## Exercise brief
Reproduce the records below word for word, keeping every line in its original order.

## Data shown
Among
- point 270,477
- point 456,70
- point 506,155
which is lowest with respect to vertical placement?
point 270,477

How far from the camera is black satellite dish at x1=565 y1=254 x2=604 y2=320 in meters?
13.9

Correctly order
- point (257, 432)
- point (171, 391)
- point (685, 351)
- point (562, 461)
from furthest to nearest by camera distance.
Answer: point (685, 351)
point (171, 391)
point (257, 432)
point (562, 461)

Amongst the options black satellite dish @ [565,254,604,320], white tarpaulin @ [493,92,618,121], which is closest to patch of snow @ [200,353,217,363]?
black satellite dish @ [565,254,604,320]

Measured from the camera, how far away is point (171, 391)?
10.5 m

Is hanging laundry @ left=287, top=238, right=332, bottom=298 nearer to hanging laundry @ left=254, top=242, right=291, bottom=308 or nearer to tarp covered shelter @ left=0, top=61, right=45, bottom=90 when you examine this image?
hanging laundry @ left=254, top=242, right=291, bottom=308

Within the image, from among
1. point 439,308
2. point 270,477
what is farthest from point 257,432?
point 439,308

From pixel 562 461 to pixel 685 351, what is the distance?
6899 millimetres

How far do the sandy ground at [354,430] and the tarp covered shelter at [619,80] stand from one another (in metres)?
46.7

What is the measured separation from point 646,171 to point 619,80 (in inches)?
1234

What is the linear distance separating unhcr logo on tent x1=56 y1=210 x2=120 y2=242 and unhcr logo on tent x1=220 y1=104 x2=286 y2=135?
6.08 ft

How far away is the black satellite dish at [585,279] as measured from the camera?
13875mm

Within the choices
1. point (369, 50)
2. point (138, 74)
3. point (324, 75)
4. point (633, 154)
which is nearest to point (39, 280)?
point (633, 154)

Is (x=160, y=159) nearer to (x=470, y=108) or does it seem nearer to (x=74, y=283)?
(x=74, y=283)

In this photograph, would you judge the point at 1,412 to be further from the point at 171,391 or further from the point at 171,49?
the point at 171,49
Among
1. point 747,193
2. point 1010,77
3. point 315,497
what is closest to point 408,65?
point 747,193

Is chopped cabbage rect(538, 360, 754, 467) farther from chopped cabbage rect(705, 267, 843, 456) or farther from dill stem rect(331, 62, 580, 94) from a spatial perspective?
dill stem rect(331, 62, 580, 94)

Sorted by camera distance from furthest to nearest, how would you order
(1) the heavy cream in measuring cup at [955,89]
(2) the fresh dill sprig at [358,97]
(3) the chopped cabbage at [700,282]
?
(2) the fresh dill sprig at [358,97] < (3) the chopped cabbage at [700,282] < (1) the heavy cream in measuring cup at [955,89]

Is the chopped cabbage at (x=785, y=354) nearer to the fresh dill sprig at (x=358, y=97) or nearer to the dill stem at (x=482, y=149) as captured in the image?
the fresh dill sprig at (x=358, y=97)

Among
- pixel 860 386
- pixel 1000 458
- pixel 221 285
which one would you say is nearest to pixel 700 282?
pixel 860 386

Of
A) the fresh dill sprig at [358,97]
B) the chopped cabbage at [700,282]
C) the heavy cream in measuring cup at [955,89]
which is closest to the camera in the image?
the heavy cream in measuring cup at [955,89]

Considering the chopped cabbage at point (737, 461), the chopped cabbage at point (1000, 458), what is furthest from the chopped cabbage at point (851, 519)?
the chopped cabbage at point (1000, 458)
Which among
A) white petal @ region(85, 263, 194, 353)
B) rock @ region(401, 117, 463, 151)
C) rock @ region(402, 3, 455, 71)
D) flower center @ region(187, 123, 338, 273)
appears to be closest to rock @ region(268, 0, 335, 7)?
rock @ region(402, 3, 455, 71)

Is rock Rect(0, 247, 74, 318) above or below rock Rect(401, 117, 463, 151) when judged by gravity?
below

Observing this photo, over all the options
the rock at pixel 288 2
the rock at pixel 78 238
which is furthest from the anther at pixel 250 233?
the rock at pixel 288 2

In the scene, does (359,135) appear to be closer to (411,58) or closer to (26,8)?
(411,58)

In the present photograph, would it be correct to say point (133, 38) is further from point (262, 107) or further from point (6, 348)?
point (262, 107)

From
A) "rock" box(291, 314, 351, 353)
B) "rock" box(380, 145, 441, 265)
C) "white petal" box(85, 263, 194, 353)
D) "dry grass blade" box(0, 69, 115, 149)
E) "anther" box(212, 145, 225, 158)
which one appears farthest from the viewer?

## Final result
Among
- point 270,477
- point 456,70
- point 506,155
which is lowest with respect to vertical placement?
point 270,477

How far from the camera is black satellite dish at x1=565 y1=254 x2=604 y2=320 in meters?
13.9

Correctly order
- point (257, 432)
- point (171, 391)
- point (685, 351)
- point (562, 461)
from furthest to nearest by camera distance.
Answer: point (685, 351)
point (171, 391)
point (257, 432)
point (562, 461)

Amongst the options black satellite dish @ [565,254,604,320], white tarpaulin @ [493,92,618,121], which is closest to patch of snow @ [200,353,217,363]?
black satellite dish @ [565,254,604,320]

Measured from the camera, how far away is point (171, 391)?
10.5 m

Is hanging laundry @ left=287, top=238, right=332, bottom=298 nearer to hanging laundry @ left=254, top=242, right=291, bottom=308 or nearer to tarp covered shelter @ left=0, top=61, right=45, bottom=90 when you examine this image?
hanging laundry @ left=254, top=242, right=291, bottom=308

Within the image, from among
1. point 439,308
2. point 270,477
what is farthest from point 257,432?
point 439,308

From pixel 562 461 to pixel 685 351, what is the distance?
6899 millimetres

How far do the sandy ground at [354,430] and the tarp covered shelter at [619,80] stand from one another (in metres)?
46.7

What is the measured separation from point 646,171 to point 619,80 (in inches)?
1234

What is the linear distance separating unhcr logo on tent x1=56 y1=210 x2=120 y2=242 and unhcr logo on tent x1=220 y1=104 x2=286 y2=135?
6.08 ft

How far away is the black satellite dish at [585,279] as measured from the camera?
13875mm

Within the choices
1. point (369, 50)
2. point (138, 74)
3. point (324, 75)
4. point (633, 154)
which is nearest to point (39, 280)?
point (633, 154)

Is (x=160, y=159) nearer to (x=470, y=108) or does it seem nearer to (x=74, y=283)?
(x=74, y=283)

In this photograph, would you judge the point at 1,412 to be further from the point at 171,391 or further from the point at 171,49?
the point at 171,49
Among
1. point 747,193
2. point 1010,77
3. point 315,497
what is closest to point 408,65?
point 747,193

Is chopped cabbage rect(538, 360, 754, 467) farther from chopped cabbage rect(705, 267, 843, 456) or farther from dill stem rect(331, 62, 580, 94) from a spatial perspective?
dill stem rect(331, 62, 580, 94)

Sorted by camera distance from furthest to nearest, how would you order
(1) the heavy cream in measuring cup at [955,89]
(2) the fresh dill sprig at [358,97]
(3) the chopped cabbage at [700,282]
?
(2) the fresh dill sprig at [358,97] < (3) the chopped cabbage at [700,282] < (1) the heavy cream in measuring cup at [955,89]

Is the chopped cabbage at (x=785, y=354) nearer to the fresh dill sprig at (x=358, y=97) or nearer to the dill stem at (x=482, y=149) as captured in the image?
the fresh dill sprig at (x=358, y=97)

Among
- pixel 860 386
- pixel 1000 458
- pixel 221 285
which one would you say is nearest to pixel 700 282?
pixel 860 386

Of
A) the fresh dill sprig at [358,97]
B) the chopped cabbage at [700,282]
C) the heavy cream in measuring cup at [955,89]
which is closest to the camera in the image?
the heavy cream in measuring cup at [955,89]

Considering the chopped cabbage at point (737, 461), the chopped cabbage at point (1000, 458), what is furthest from the chopped cabbage at point (851, 519)?
the chopped cabbage at point (1000, 458)
Which among
A) white petal @ region(85, 263, 194, 353)
B) rock @ region(401, 117, 463, 151)
C) rock @ region(402, 3, 455, 71)
D) flower center @ region(187, 123, 338, 273)
appears to be closest to rock @ region(268, 0, 335, 7)?
rock @ region(402, 3, 455, 71)

Is rock Rect(0, 247, 74, 318) above or below rock Rect(401, 117, 463, 151) when judged by gravity?
below

Observing this photo, over all the options
the rock at pixel 288 2
the rock at pixel 78 238
which is furthest from the anther at pixel 250 233?
the rock at pixel 288 2

In the scene, does (359,135) appear to be closer to (411,58) or closer to (26,8)?
(411,58)

In the present photograph, would it be correct to say point (133, 38) is further from point (262, 107) or further from point (6, 348)?
point (262, 107)

From
A) "rock" box(291, 314, 351, 353)
B) "rock" box(380, 145, 441, 265)
C) "white petal" box(85, 263, 194, 353)
D) "dry grass blade" box(0, 69, 115, 149)
E) "anther" box(212, 145, 225, 158)
which one appears farthest from the viewer?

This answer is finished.